Mary: I don't know. It might be fun to start over.
George Sr.: Fun? What house you been living in?
Mary: I'm serious. We've been getting along so great, and I have all this extra time on my hands. Uh, let's take advantage.
George Sr.: Your son's about to have a baby. You can take care of that one.
Mary: No, my mother called dibs.
George Sr.: Your mother's a million years old. You think she's gonna be changing diapers in the middle of the night? [Mary scoffs] I'll tell you what your problem is. You got kicked out of your church, your-your kids are grown up, you're feeling sorry for yourself, and, yeah, you think a baby'll solve the problem. [Mary is silent] Well? Say something.

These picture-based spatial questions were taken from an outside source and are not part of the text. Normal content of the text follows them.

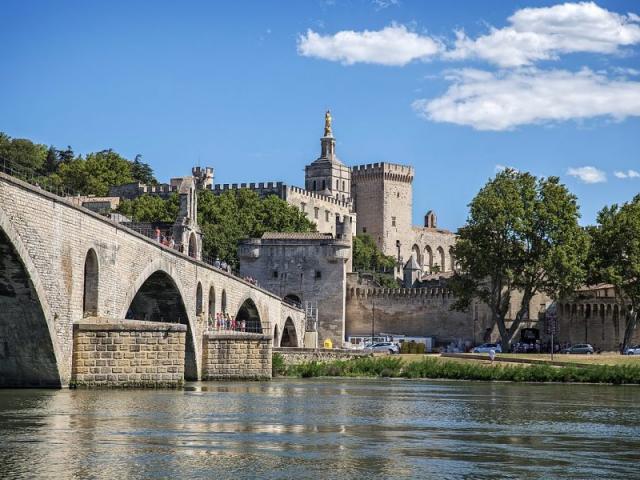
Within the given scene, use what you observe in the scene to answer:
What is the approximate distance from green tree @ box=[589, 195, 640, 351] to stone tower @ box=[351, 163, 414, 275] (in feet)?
219

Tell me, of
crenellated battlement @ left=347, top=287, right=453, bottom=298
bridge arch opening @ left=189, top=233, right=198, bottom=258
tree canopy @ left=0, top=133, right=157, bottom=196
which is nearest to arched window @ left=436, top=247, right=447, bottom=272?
tree canopy @ left=0, top=133, right=157, bottom=196

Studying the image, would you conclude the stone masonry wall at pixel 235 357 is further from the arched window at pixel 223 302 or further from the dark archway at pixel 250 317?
the dark archway at pixel 250 317

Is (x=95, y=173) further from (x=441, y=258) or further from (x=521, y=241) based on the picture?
(x=521, y=241)

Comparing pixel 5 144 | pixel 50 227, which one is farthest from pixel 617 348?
pixel 50 227

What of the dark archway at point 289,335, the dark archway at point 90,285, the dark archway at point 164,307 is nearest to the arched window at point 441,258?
the dark archway at point 289,335

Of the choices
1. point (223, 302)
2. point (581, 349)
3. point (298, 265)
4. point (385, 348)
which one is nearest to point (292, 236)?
point (298, 265)

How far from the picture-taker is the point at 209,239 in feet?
329

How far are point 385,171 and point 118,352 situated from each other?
394 feet

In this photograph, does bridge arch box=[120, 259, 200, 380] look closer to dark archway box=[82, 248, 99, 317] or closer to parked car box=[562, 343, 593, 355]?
dark archway box=[82, 248, 99, 317]

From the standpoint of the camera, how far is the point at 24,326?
34562 mm

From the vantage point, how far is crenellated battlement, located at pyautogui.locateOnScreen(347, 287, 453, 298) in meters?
103

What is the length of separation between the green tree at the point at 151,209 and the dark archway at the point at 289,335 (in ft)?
57.1

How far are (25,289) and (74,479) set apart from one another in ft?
47.8

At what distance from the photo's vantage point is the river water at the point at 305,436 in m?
21.3
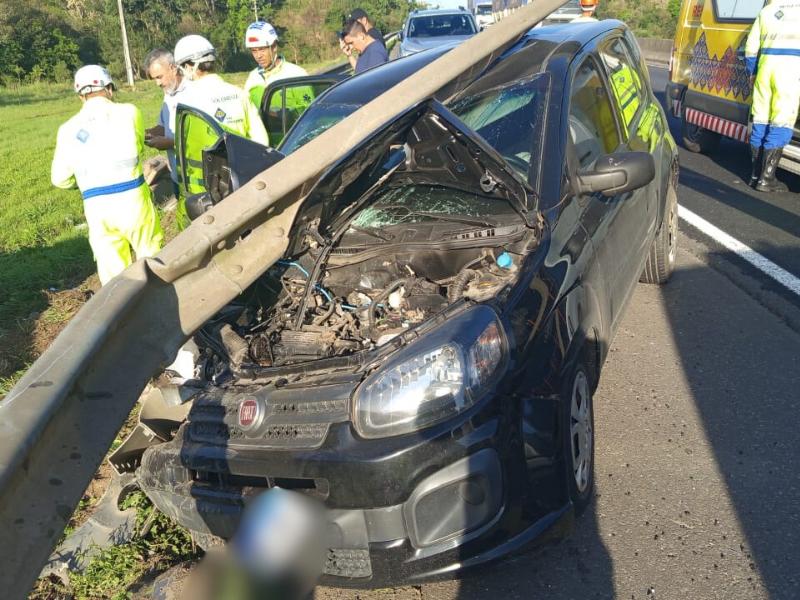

Mary: You make me so mad. [walks off]
George Sr.: Where you going? We can still do it mad.

Quote from Mandy

George Jr.: I'm being nothing but nice here. I don't know why you got to give me a hard time.
Mandy: Why? I'll tell you why. You ruined my life. Is that enough "why" for you?
George Jr.: Hey, you weren't so innocent. If I recall, you provided alcohol to a minor... me. That's illegal.
Mandy: You lied about your age.
George Jr.: You lied first.
Mandy: Okay, you know what? Let's not do this in front of your sister.
Missy: It actually feels normal. Keep going.
George Jr.: And let's not forget, I only lied 'cause you're hot.
Mandy: Oh, my God. We don't need to watch a movie about a talking baby. You're right here.